**How to complete this task**
The full listing, returned exactly and free of pictures, is the expected answer.

**Supplied information**
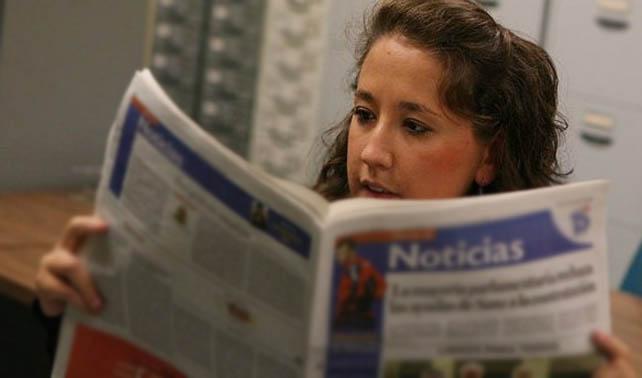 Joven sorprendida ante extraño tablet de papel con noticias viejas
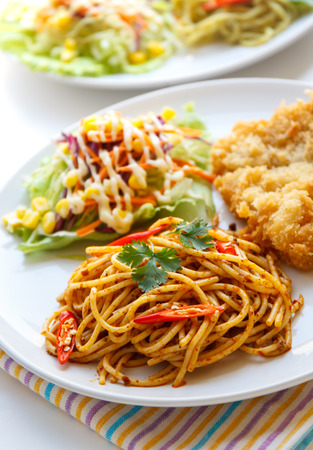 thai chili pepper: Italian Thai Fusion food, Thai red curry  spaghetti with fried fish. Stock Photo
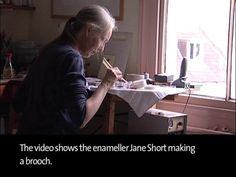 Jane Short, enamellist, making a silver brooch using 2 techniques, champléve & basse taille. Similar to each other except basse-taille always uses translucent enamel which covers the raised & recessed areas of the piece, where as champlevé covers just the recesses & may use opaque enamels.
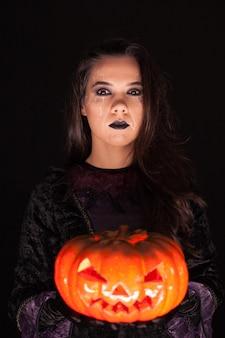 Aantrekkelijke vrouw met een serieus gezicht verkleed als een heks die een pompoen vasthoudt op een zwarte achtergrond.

**Written response**
 Joven sorprendida ante extraño tablet de papel con noticias viejas
 thai chili pepper: Italian Thai Fusion food, Thai red curry  spaghetti with fried fish. Stock Photo
 Jane Short, enamellist, making a silver brooch using 2 techniques, champléve & basse taille. Similar to each other except basse-taille always uses translucent enamel which covers the raised & recessed areas of the piece, where as champlevé covers just the recesses & may use opaque enamels.
 Aantrekkelijke vrouw met een serieus gezicht verkleed als een heks die een pompoen vasthoudt op een zwarte achtergrond.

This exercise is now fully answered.